***** Okuma Parçası *****

SEVGÜL KAYSERİLİOĞLU
EDİRNE


Taşı toprağı tarihi eser, nereye dönsen köprü ve buram buram tarih kokan Edirne aslında bu sayfalara sığacak gibi değil.
Oraya ziyaretim oldukça kısıtlı bir zaman dilimi olduğundan, gezebildiğim kadarını, ikinci haftamda da, size Edirne’yi anlatacağım. 
Su; hayatımızın en önemli yaşam kaynağı, fiziksel ve ruhsal olarak besinimizse… Edirne'yi de görsel ve spirütüel anlamda doyurucu yapan Tunca ve Meriç ve de birleşerek adını Arda alan nehirleridir. Dolayısıyla tarihine kattığı zenginliklerin sebebi de, yaşamların su kenarlarında kurulmuş olmasıdır.
Böylesi büyük çoşkular yaşayan akarsular üzerinde gönülleri ve bedenleri biraraya getirmek için bağlar kurulur.

***** Veri Kümesinden Bölüm *****

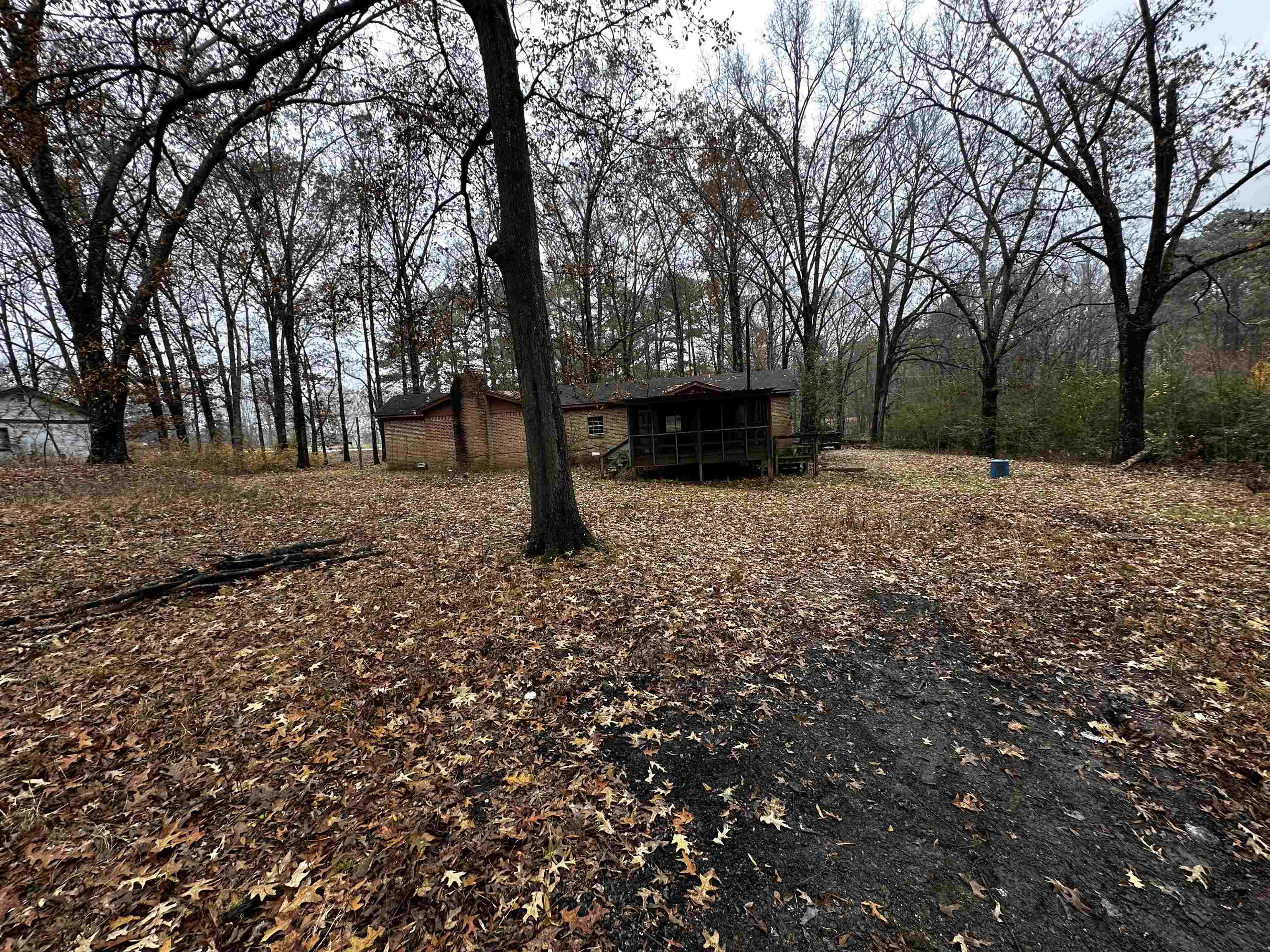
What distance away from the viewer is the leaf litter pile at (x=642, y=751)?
208cm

*****

__Yazılı Görev 1__:
Edirne yazısında adı geçen bütün nehirleri sıralayın.
__Yazılı Görev 2__:
Edirne yazısına göre şehrin tarihine kattığı zenginliklerin sebebi nedir?
__Yazılı Görev 3__:
Lütfen Edirne yazısını kaldığı yerden sürdürün.

__Alıştırma Sonucu 1__:
Tunca, Meriç, Arda

__Alıştırma Sonucu 2__:
Yaşamların su kenarlarında kurulmuş olmasıdır.

__Alıştırma Sonucu 3__:
Edirne köprü cennetidir… İşte bazıları;
Gazimihal Köprüsü; Bizans dönemi 1261-1282

Beyazid Köprüsü; 
Yapımı Mimar Hayrettin

Fatih (Bönce) Köprüsü;
Fatih Sultan Mehmet devrinde 1452'de yapılmış taş bir köprüdür. Tunca Adasından bu köprüyle çıkılır. Tunca'nın Fatih Köprüsü yakınları ve Adalet, Bostancıbaşı ile İftar Kasırları arasından geçen kolu boyunca kesme taştan yapılma rıhtımlar ilgi çekicidir.
Tunca ve Meriç Nehri etrafına sıralanmış 450 kadar olduğu söylenen köşklere adına zevrak denilen büyüklü küçüklü sandallarla gidilir ve bu rıhtımlar kullanılırmış.

Saraçhane (Şahabettin Paşa-Sultan Mustafa)Köprüsü;
İnşaatı 1451 de yapılmış. 

Saray Köprüsü (Kanuni Köprüsü)- 1553-1554;
Kanuni Sultan Süleyman devrinde inşa edilmiştir. Sarayiçi semtini Edirne'ye bağlar.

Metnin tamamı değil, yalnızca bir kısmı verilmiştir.